# easiest and most realistic howler



## nutt (Jan 17, 2006)

what is an easy to use howler that i can buy that sounds good? Something i can use to get the hang of calling. I would like to incorporate some mouth calling along with my Prey Master Electronic call.


----------



## Fallguy (Jan 23, 2004)

I like the Red Desert Howler or Crit R Call Songdog. No matter how easy the call you will have to practice to get decent sound. These are my two favorites which I think are kind of easy.


----------



## xdeano (Jan 14, 2005)

I second that!
xdeano


----------



## pennsyltucky (Oct 30, 2005)

i didnt know we were allowed to use electronic callers here?

i like the primos calls, but thats just me. the double whammy is pretty awful sounding up close, but from 100 yards away, it really sounds just like 2 or more coyotes.


----------



## nutt (Jan 17, 2006)

electronic calls are legal for predetor hunting here in PA. I dont think they are legal for deer or turkey...but i know they are legal for yotes cause i researched before i bought one.


----------



## pennsyltucky (Oct 30, 2005)

i wasnt arguing....... i just assumed we werent allowed since we arent allowed to do anything else!!!  i guess i never looked into it. im glad u brought it up.

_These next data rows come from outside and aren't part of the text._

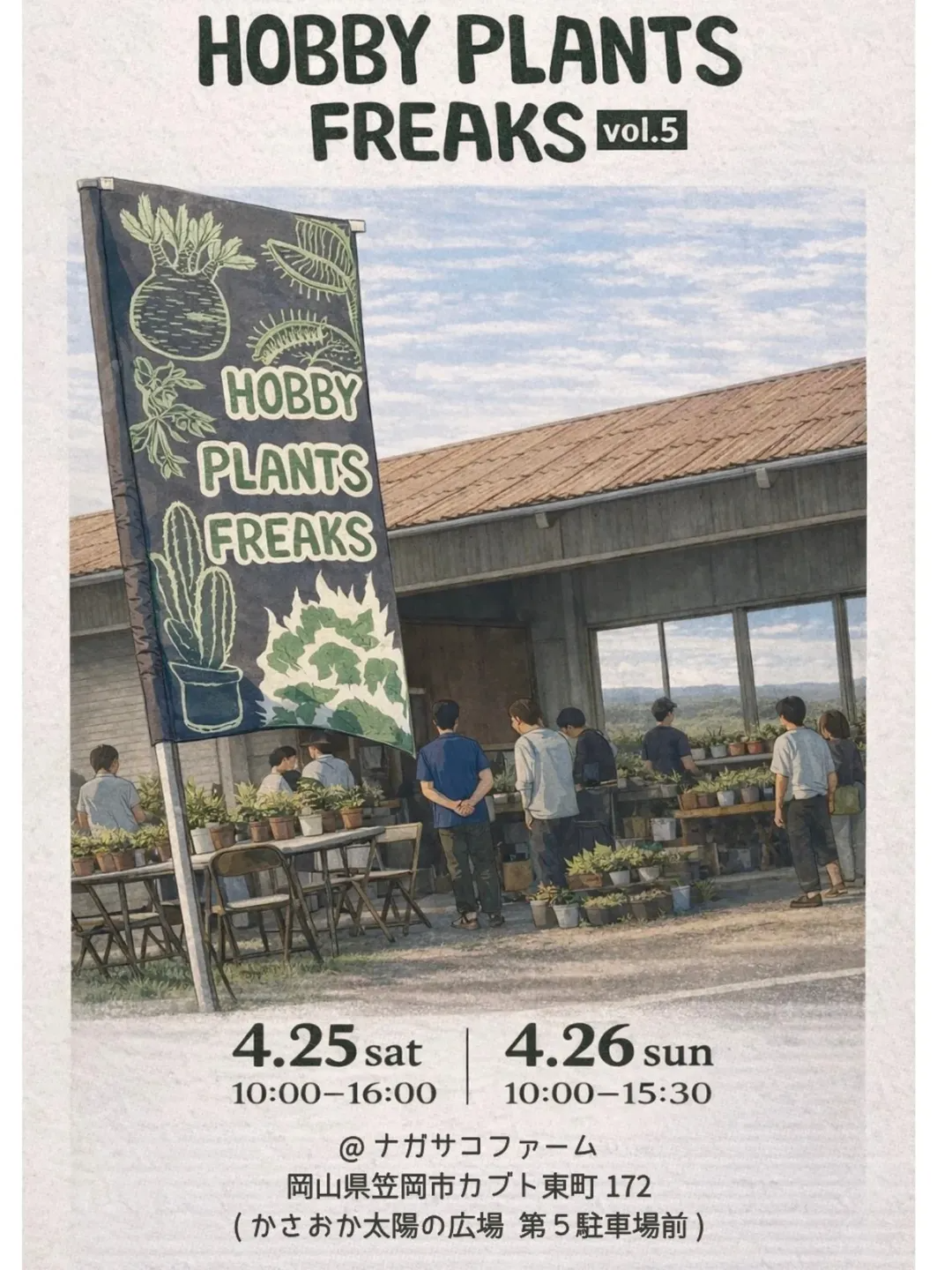 HOBBY PLANTS FREAKS vol.5が植物イベントを開催、岡山で2日間の展示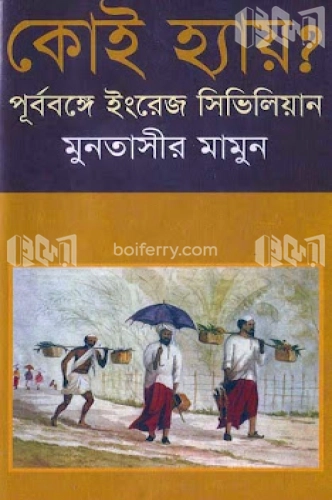 কোই হ্যায়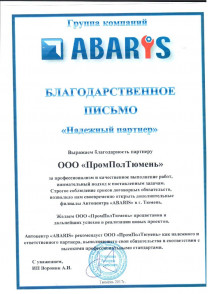 Отзыв Группы компаний ABARIS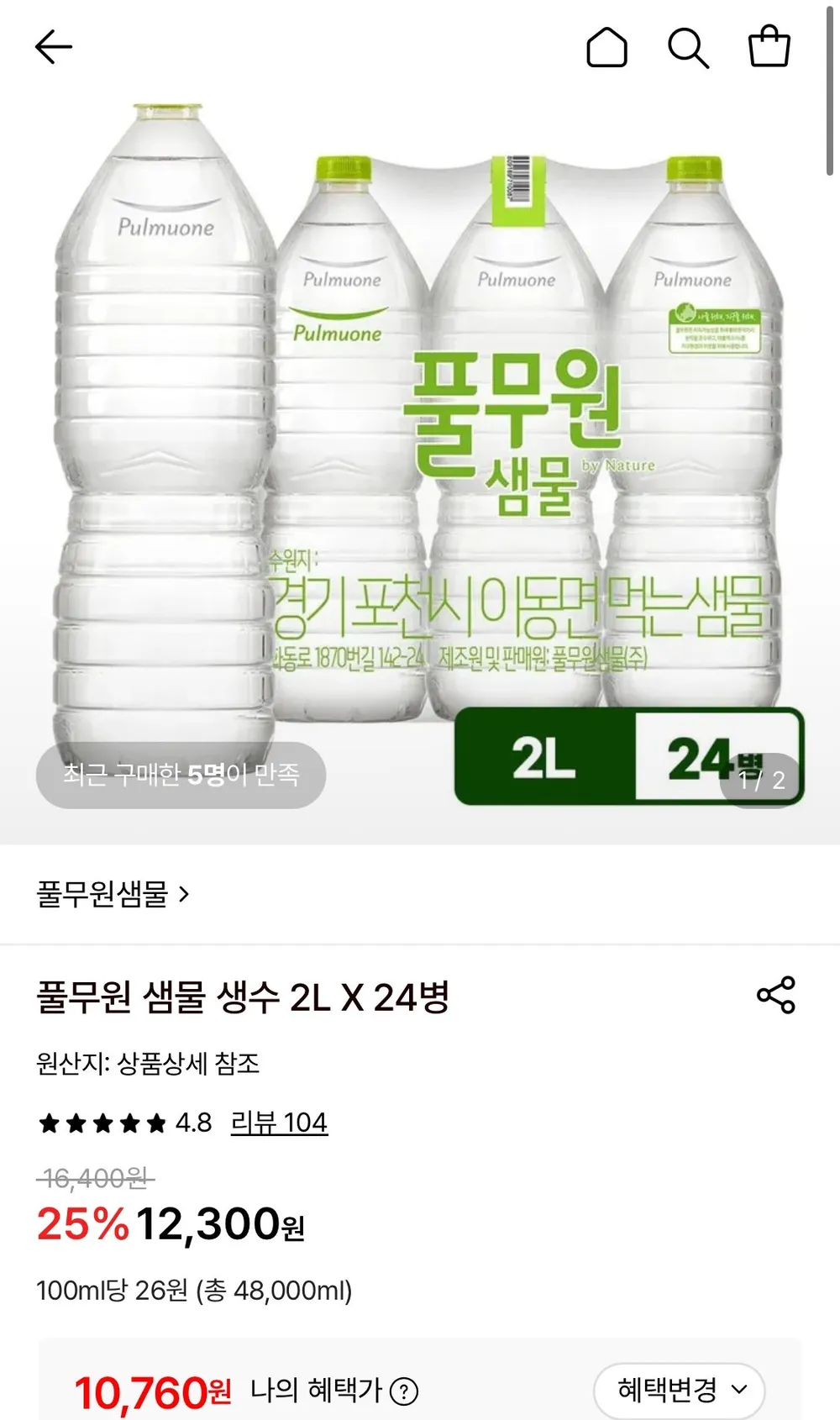 풀무원 샘물 생수 2L 24병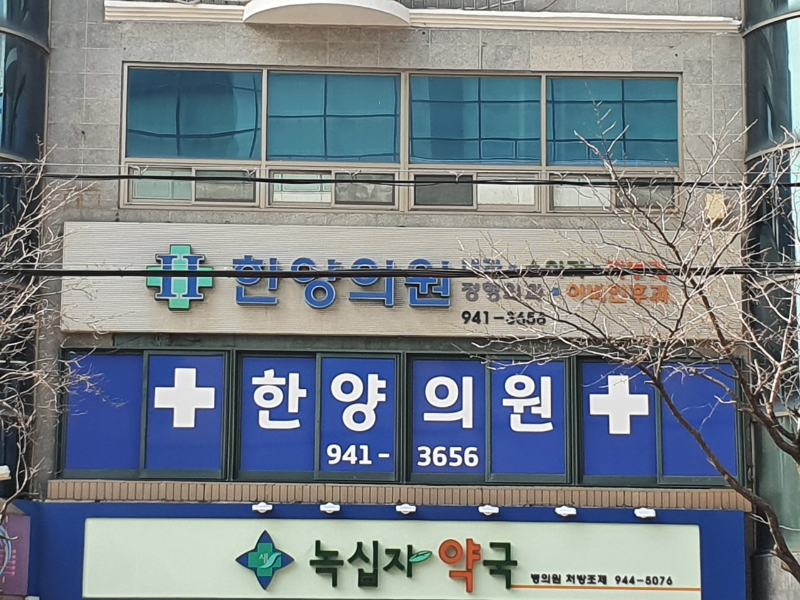 파주시 월롱면 정형외과 유명한 곳 잘하는 곳 추천 TOP 5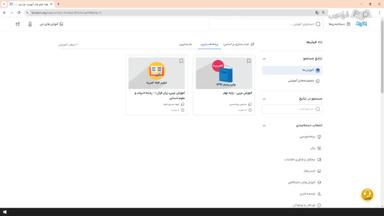 جمع‌بندی و ادامه یادگیری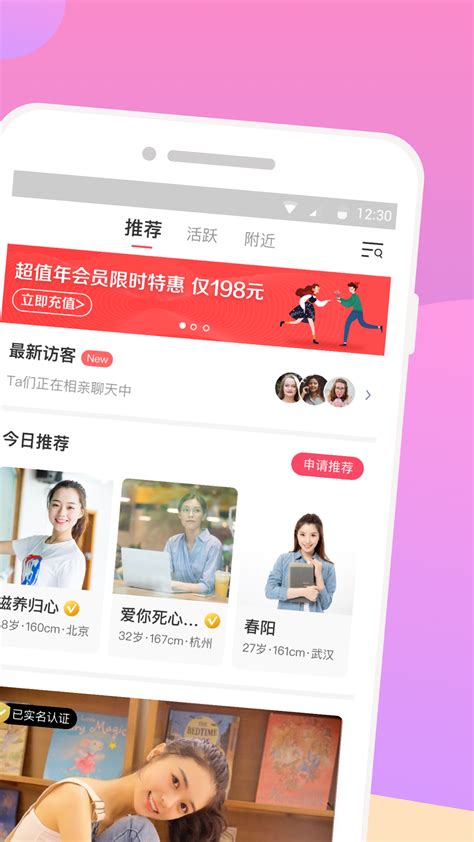 最新交友app排行榜前十名2022 热门交友app推荐_豌豆荚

check out the "hot dog" or lil' dog
http://www.primos.com/product_info.php?products_id=455
or
http://www.primos.com/product_info.php?products_id=456

a friend got the dvd and wishes now he would have gotten the combo.


----------



## nutt (Jan 17, 2006)

no..i wasnt arguing either...sorry if it sounded like that. But i just bought the combo the other day and it was only like 35 bucks witht the hot dog howler, the ky-yi and a 3hr dvd....so im pumped for that dvd. 
And about PA, ya the game comission is pretty strict. And they are really screwin things up around here especially with deer seasons and all the doe lisences being issued.

what part of PA you in?

thanks for the links :beer:


----------